TEXT:
=====

But it doesn’t only end with exile – it begins with it, too. Adam and Eve are expelled from the Garden of Eden and experience the metaphysical, existential sense of exile. They no longer have a harmonious relationship with the ground, the very ground from which they were fashioned.

When Jacob goes down to Egypt to be reunited with Joseph, he sends Judah ahead of him to point the way to the land of Goshen (Gen 46:28) The Hebrew uses a strange word for the phrase “to point the way.” It is l’horot from the same root as the word ‘Torah.’ Jacob lives in Egypt for 17 years, continues to grow and be prosperous – yet still makes Joseph promise to bury him in the land of Israel.

Perhaps he recognises that assimilation is not an antidote to a feeling of being in exile. How you live is ultimately more important than where you live.

=====

Brief descriptive captions
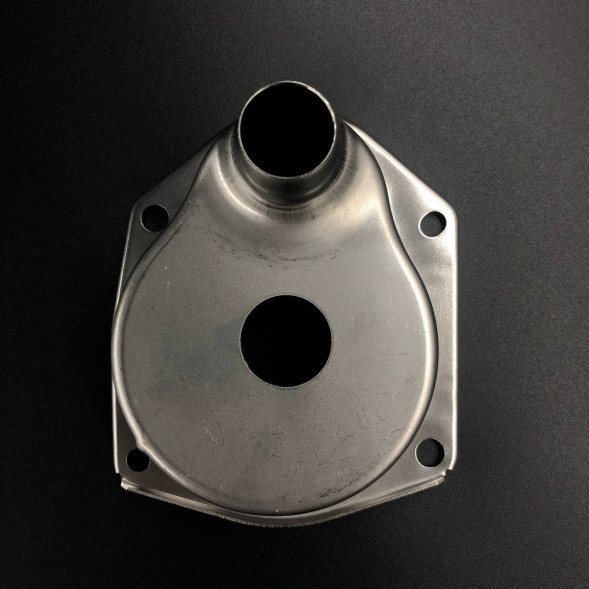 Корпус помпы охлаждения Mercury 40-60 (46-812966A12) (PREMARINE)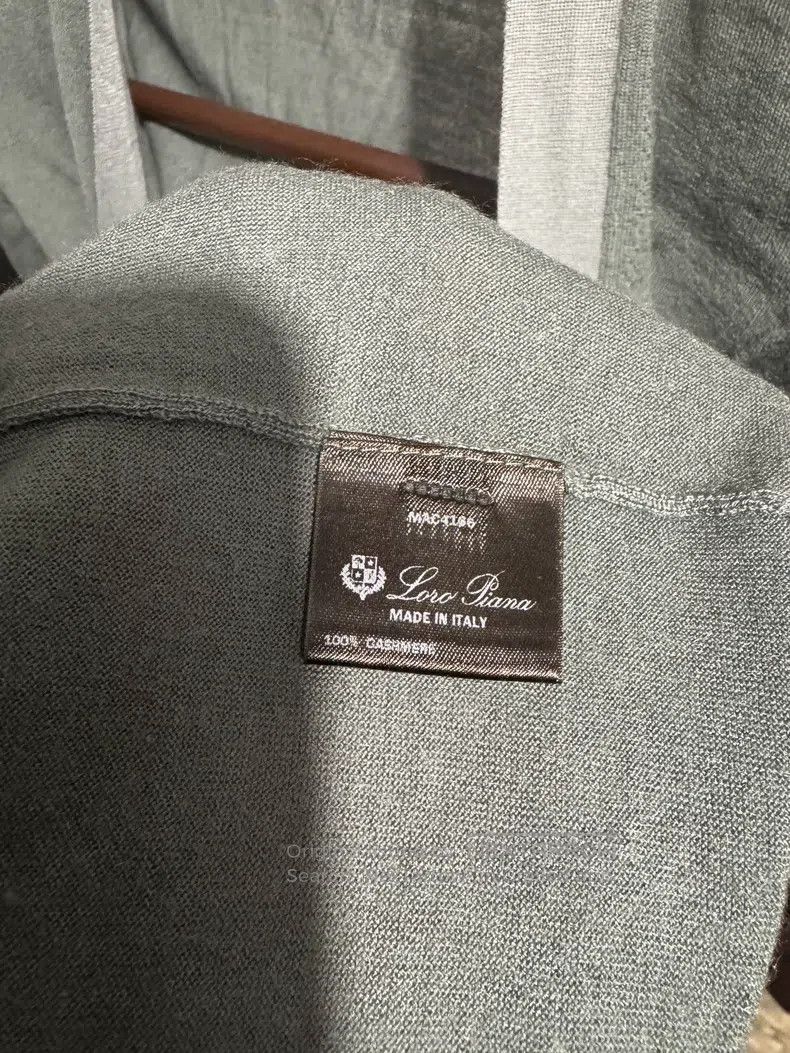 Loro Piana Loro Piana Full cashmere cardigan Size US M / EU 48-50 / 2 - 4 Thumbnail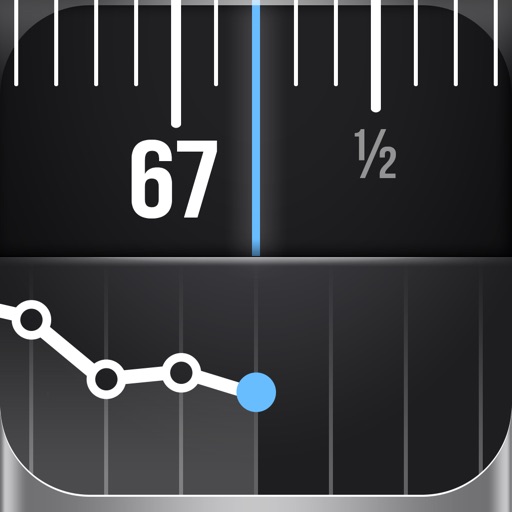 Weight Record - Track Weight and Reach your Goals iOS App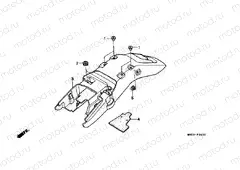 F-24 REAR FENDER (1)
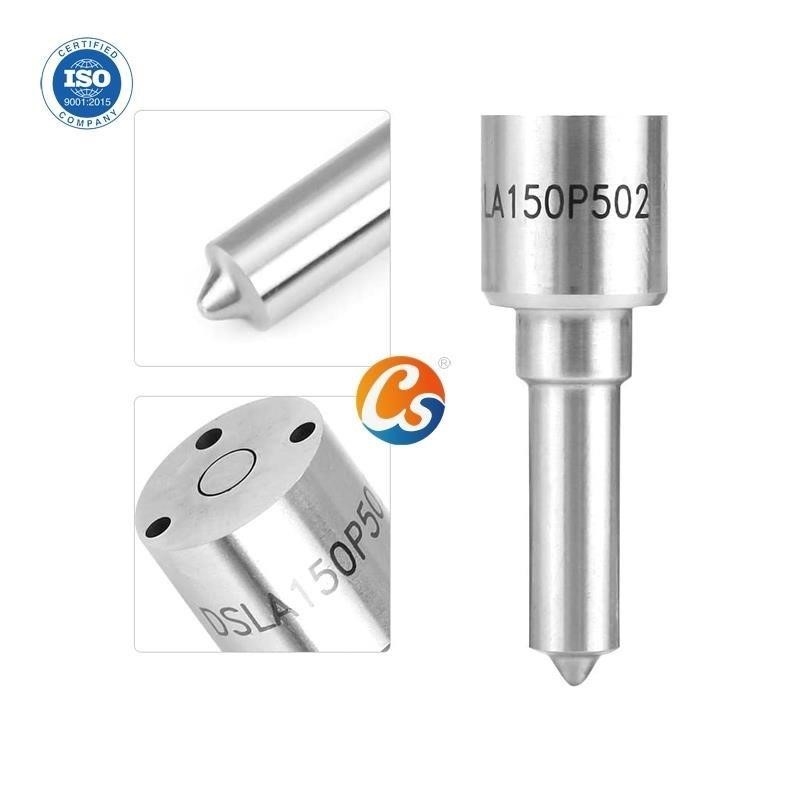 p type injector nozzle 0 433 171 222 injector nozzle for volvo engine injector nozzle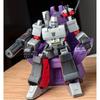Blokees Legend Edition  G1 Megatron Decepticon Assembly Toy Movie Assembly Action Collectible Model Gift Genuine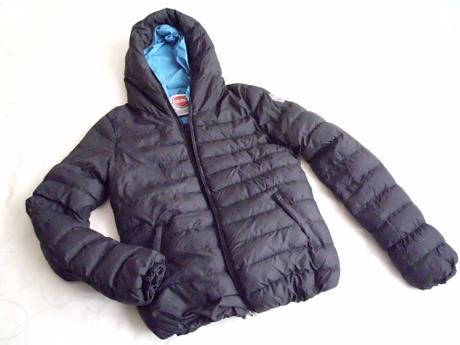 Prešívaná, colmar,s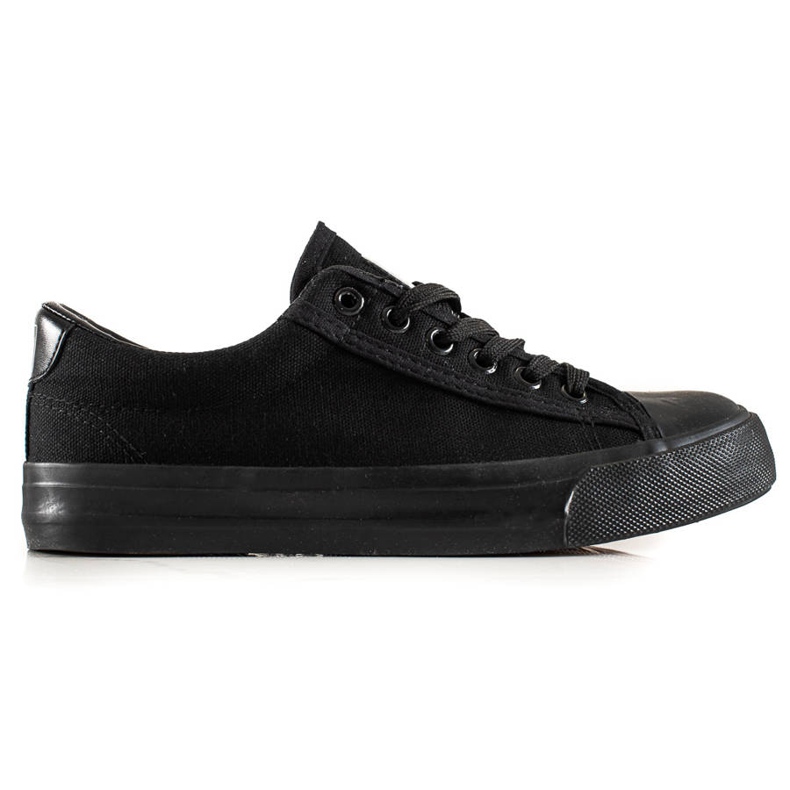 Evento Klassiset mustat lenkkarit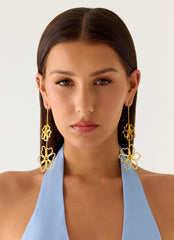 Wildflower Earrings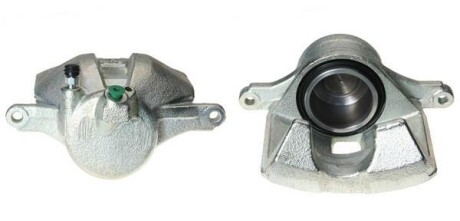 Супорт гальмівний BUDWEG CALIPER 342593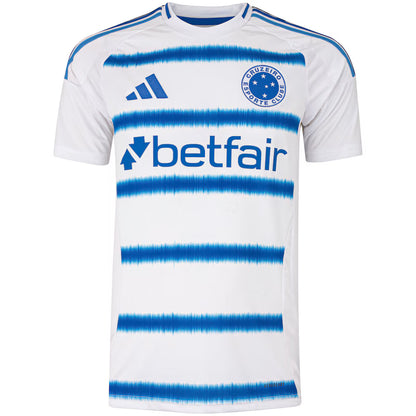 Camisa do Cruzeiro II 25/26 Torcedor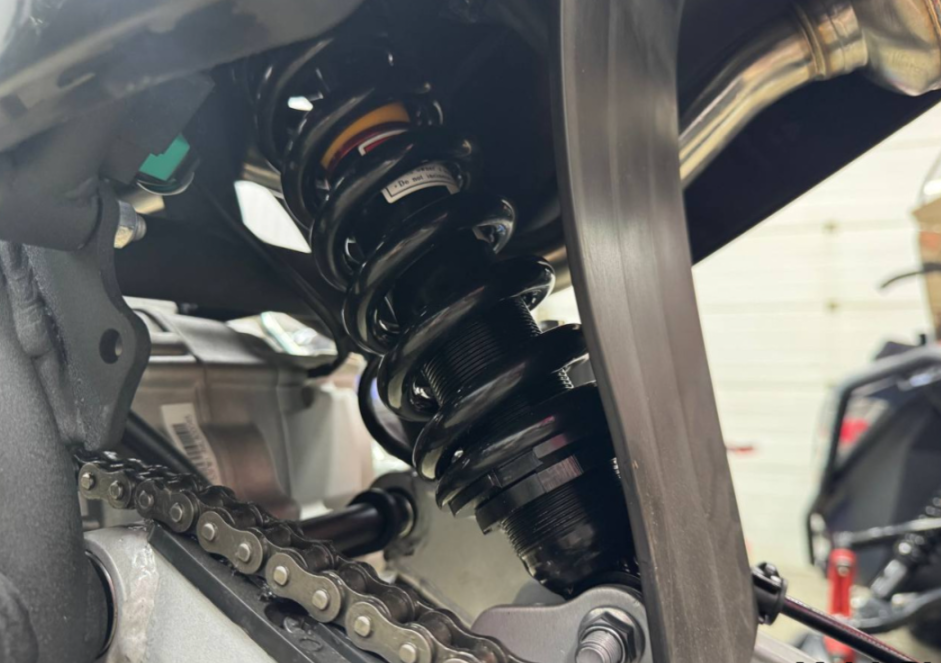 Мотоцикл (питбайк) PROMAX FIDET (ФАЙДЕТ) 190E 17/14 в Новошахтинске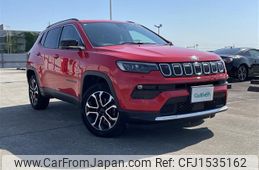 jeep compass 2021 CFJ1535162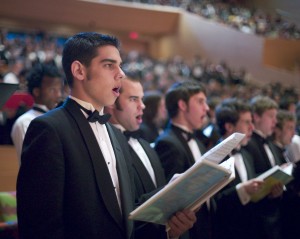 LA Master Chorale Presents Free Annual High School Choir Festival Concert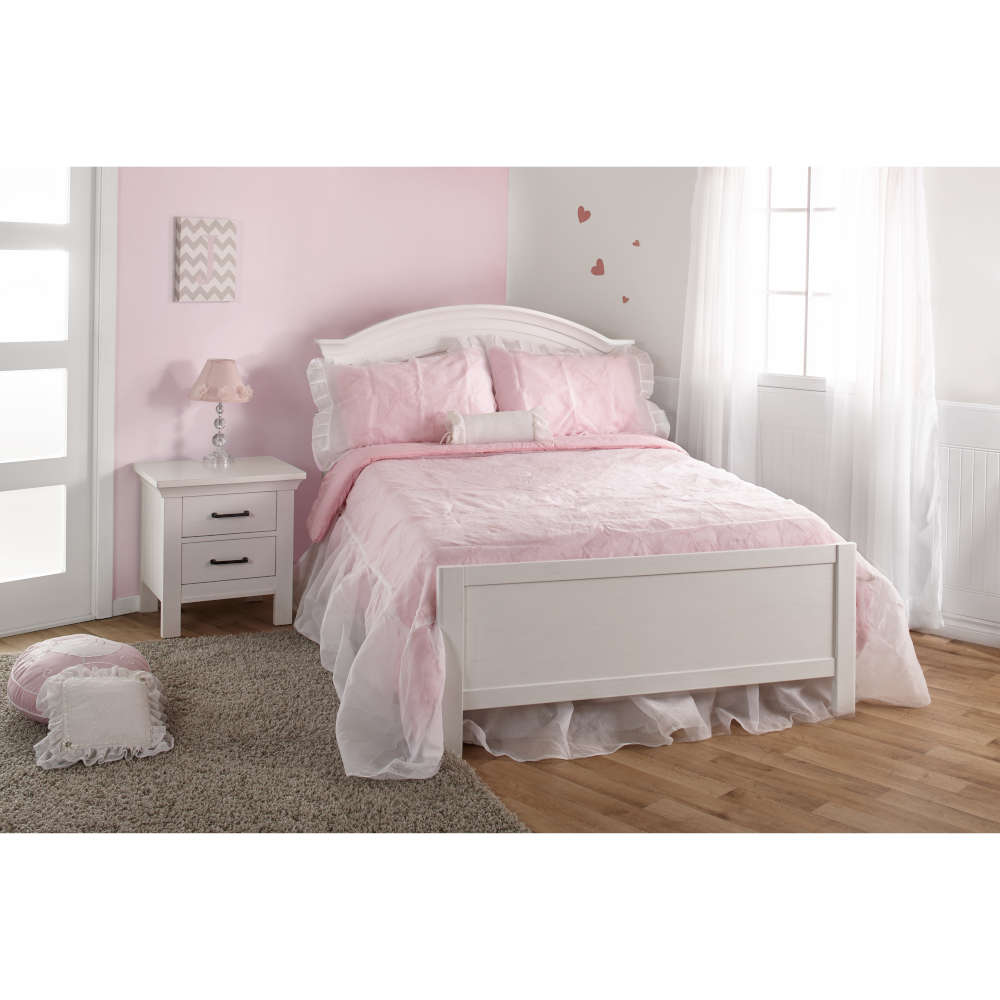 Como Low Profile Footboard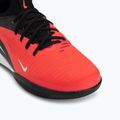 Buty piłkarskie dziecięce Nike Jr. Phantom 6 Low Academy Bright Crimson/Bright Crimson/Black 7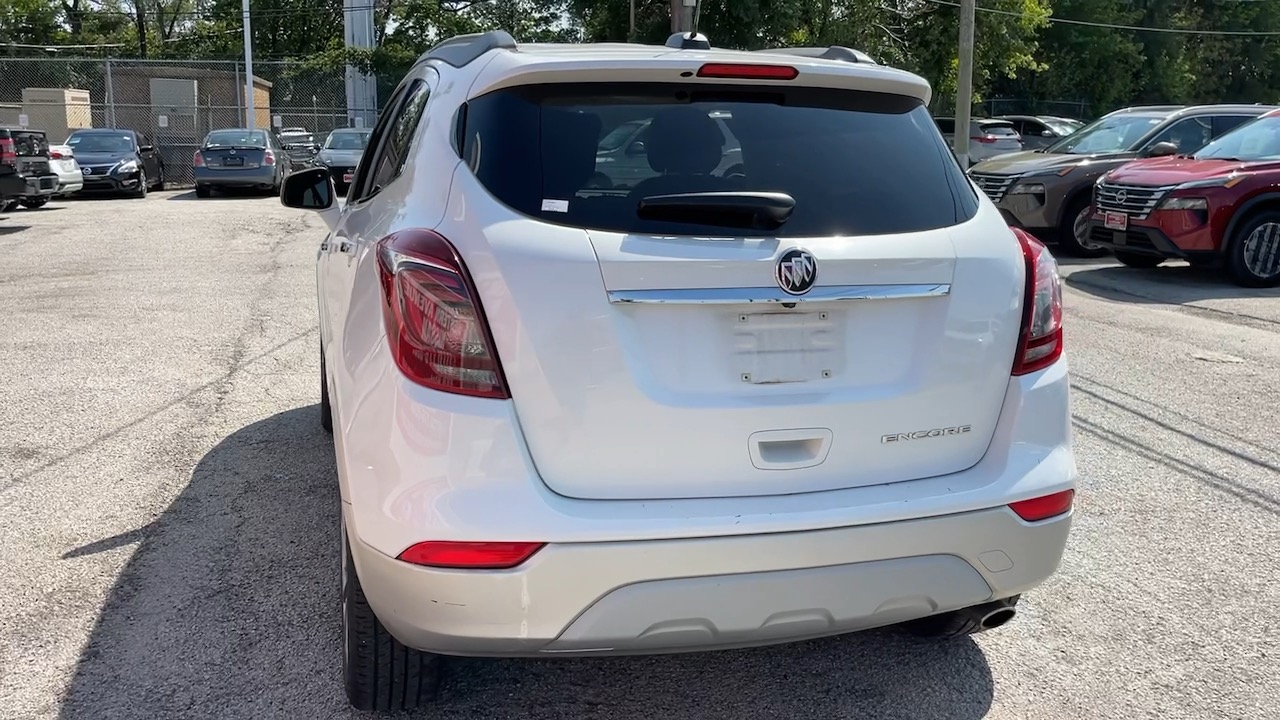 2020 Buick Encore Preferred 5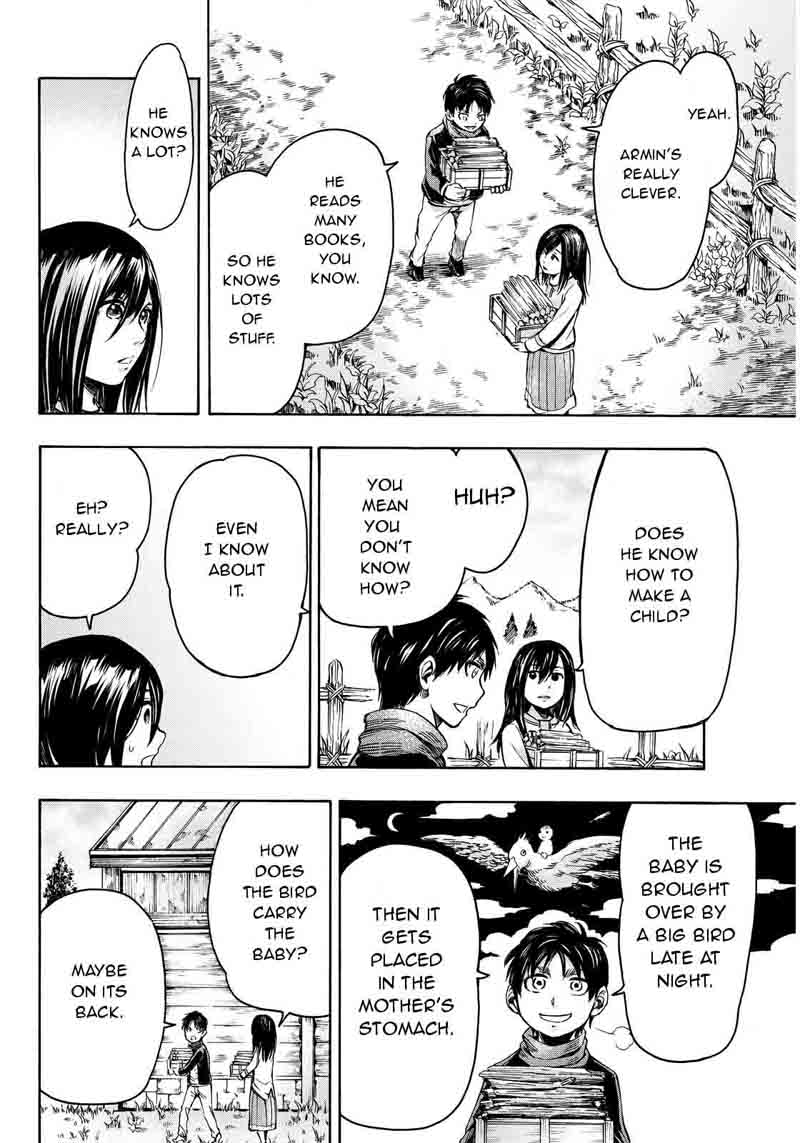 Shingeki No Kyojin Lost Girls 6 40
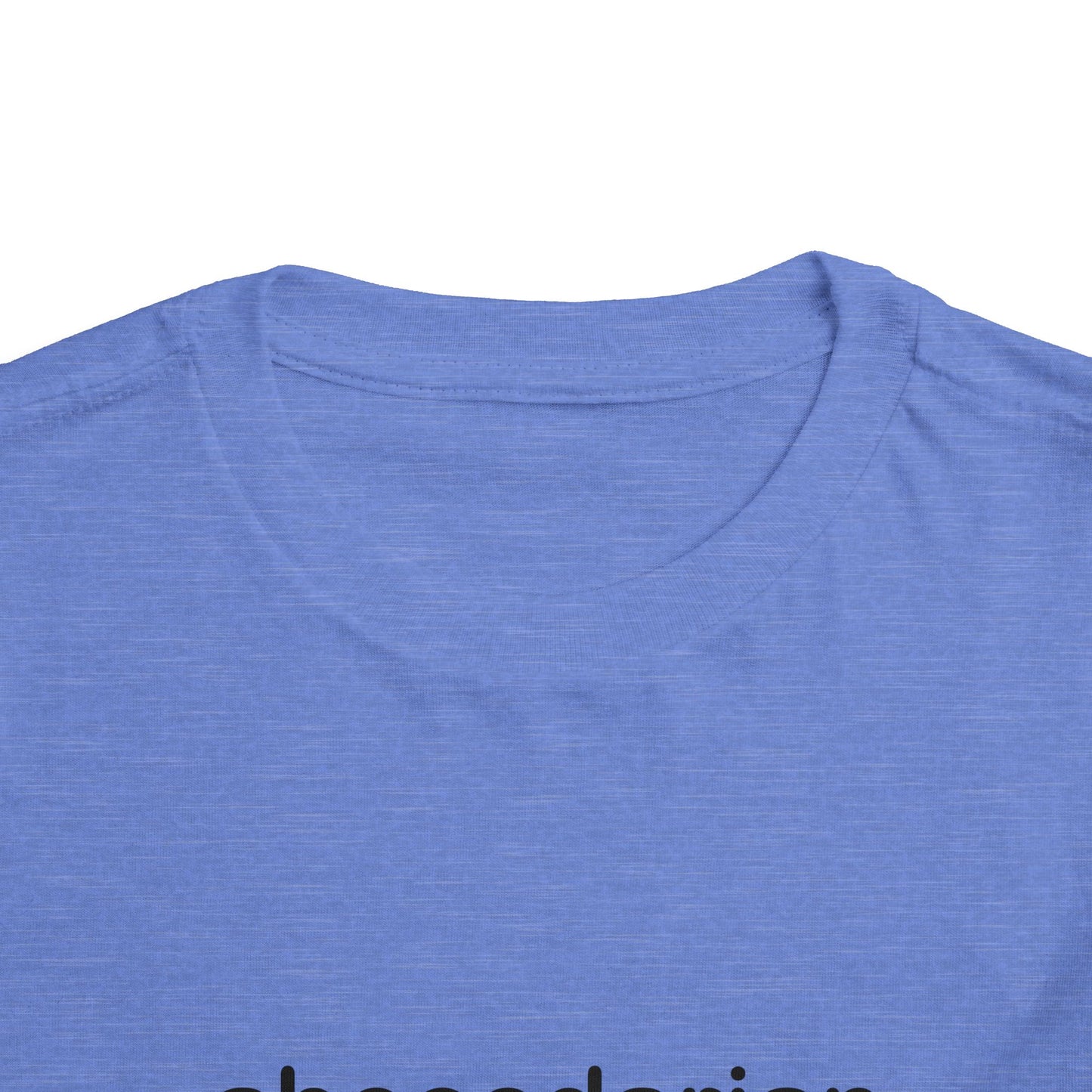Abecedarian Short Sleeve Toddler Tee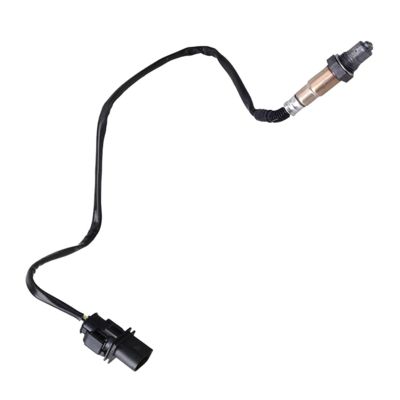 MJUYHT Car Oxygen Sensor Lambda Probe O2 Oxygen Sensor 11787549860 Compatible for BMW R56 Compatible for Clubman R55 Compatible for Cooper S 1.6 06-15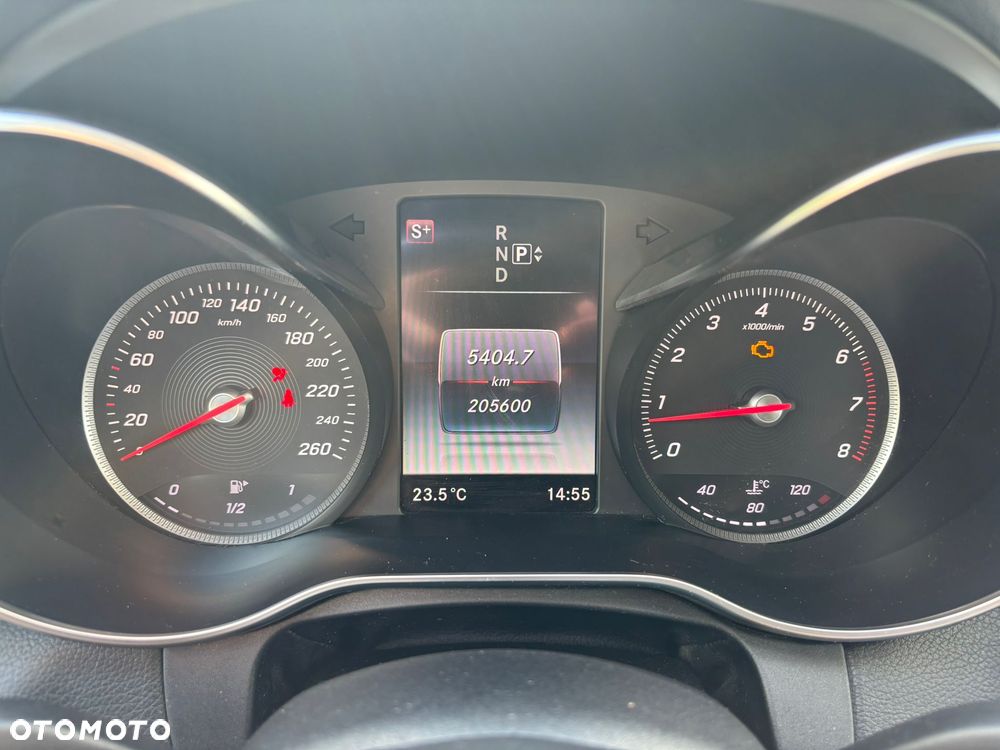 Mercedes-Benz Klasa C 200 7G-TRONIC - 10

=====

THE PROBLEM:
Copy the passage on exile between "But it doesn’t" and "where you live.", inclusive.

ANSWER TO THIS PROBLEM:
But it doesn’t only end with exile – it begins with it, too. Adam and Eve are expelled from the Garden of Eden and experience the metaphysical, existential sense of exile. They no longer have a harmonious relationship with the ground, the very ground from which they were fashioned.

When Jacob goes down to Egypt to be reunited with Joseph, he sends Judah ahead of him to point the way to the land of Goshen (Gen 46:28) The Hebrew uses a strange word for the phrase “to point the way.” It is l’horot from the same root as the word ‘Torah.’ Jacob lives in Egypt for 17 years, continues to grow and be prosperous – yet still makes Joseph promise to bury him in the land of Israel.

Perhaps he recognises that assimilation is not an antidote to a feeling of being in exile. How you live is ultimately more important than where you live.